Midori and Mozart
Midori Seiler/Australian Haydn Ensemble
Verbrugghen Hall, Sydney COnservatorium of Music,
24 November, 2019.
A programme of violin concerti and symphonies by Mozart and Haydn featured in Midori and Mozart, a refined afternoon concert by the Australian Haydn Ensemble, led from the violin by Guest Director and soloist Midori Seiler.
The AHE’s Artistic Director and violinist Skye McIntosh selected four works from the late 18th century, spanning no more than three decades, yet encompassing a range of moods and techniques in both performance and composition.
The “historically informed” soundscape of the 20-strong ensemble was defined by the finest of phrasing, articulation, dynamics and meticulous cohesion which, together with the period and replica instruments on which they played, delivered an elegant and stylised performance with dazzling solo work from the Bavarian-Japanese Seiler.

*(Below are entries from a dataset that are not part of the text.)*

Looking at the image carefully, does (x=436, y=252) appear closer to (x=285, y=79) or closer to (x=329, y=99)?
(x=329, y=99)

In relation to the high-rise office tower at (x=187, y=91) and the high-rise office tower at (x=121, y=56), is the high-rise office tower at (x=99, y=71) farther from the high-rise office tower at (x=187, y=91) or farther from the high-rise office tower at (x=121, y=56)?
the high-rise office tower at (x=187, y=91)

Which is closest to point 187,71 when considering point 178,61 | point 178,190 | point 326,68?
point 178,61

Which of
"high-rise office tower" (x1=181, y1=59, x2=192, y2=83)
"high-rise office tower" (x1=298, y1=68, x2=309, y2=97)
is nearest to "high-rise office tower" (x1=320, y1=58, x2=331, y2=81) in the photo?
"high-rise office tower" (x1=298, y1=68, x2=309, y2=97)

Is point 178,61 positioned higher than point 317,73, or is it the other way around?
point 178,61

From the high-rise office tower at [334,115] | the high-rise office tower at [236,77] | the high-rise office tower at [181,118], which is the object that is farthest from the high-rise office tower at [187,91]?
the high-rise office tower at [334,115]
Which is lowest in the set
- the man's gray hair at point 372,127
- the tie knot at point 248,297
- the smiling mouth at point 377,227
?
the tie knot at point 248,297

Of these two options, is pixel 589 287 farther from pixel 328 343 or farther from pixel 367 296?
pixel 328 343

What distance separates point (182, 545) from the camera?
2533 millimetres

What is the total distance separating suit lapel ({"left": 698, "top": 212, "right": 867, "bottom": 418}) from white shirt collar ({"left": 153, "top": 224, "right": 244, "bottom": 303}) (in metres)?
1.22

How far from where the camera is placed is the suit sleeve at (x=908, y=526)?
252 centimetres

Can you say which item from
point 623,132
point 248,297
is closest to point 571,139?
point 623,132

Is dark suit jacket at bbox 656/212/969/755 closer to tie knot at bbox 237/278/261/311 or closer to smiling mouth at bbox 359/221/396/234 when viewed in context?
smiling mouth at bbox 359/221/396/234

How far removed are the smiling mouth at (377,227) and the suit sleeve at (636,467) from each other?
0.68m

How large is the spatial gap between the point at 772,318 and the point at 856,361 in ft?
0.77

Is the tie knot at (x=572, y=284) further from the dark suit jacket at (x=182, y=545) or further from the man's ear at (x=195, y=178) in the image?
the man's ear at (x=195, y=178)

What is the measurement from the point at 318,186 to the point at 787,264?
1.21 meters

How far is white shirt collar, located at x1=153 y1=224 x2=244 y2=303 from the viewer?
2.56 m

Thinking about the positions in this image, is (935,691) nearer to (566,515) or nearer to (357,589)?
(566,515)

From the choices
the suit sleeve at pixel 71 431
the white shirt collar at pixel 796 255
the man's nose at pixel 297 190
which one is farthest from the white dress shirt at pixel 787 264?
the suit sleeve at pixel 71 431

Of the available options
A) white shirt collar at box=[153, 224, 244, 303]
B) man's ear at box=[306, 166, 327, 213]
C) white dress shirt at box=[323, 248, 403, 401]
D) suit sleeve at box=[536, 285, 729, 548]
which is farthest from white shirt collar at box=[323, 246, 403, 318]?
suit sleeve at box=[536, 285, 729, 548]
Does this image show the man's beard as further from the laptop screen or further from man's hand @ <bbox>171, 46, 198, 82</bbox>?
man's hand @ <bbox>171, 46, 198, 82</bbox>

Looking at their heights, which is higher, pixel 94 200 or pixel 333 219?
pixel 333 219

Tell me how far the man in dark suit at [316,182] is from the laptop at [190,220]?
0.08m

Opening with W A Mozart’s Symphony no 33 in B flat major, K 319 (1779), the ensemble (sans flute for all but the final symphony), played this exhilarating symphony with rare grace and vitality. The period brass and woodwind sections provided a happy contrast to the string section in the second movement Andante, which ended with a barely perceptible feminine ending; the third movement Menuetto was a rollicking dance with portamenti in the strings and braying open 4th and 5th in the natural horns, with a tightly driven Finale swelling to an arpeggiated finish.
The ensemble contracted to a dozen for Haydn’s Violin Concerto no 1 in C major, Hob VIIa/1 (1760s). A virtuoso’s dream, Seiler aired the opening theme of double stops, ornaments and arpeggios with perfection, moving to the second movement Adagio, a supremely controlled reverie, with the solo violin soaring against the ensemble’s pizzicato, ending with an especially idyllic cadenza. The Finale: Presto was taken at a sparkling pace, but with no compromise to disciplined rhythmic precision.
Mozart’s Violin Concerto no 2 in D major, K 211 (1775) was the second of Seiler’s showpieces. Her performance was a delicately brightened, pure-toned illustration of Mozart’s brilliant writing, complemented by an empathetic ensemble. The highlight of this concerto was Seiler’s feather-light rendition of the second movement Andante.
Finally, Haydn’s Symphony no 80 in D minor, Hob 1:80 (1784) for which the ensemble was augmented by a second bassoon and flute, the latter heard radiantly in the second movement Adagio. The ensemble paired a raging opening theme of the first movement Allegro spiritoso with a teasing sense of restraint, illustrating Haydn’s sense of humour in the second theme. They created a striking sense of drama in the modulation from major to minor in the second movement; the third movement Menuetto belied the levity of its title with a darkness to its imitative phrases. The Finale:Presto was confronted head-on with breathtaking pace, the ensemble again remaining taut, cohesive and empathetic, playing the challenging syncopated passages with pinpoint precision.
Midori and Mozart was an exemplary performance of iconic violin works of the classical repertoire supported by informative programme notes and biographies. It was especially interesting to be able to compare and contrast the first two violin concerti of Haydn and Mozart respectively, back-to-back. Both soloist and ensemble collaborated in an engagingly beautiful performance of these gems for small forces.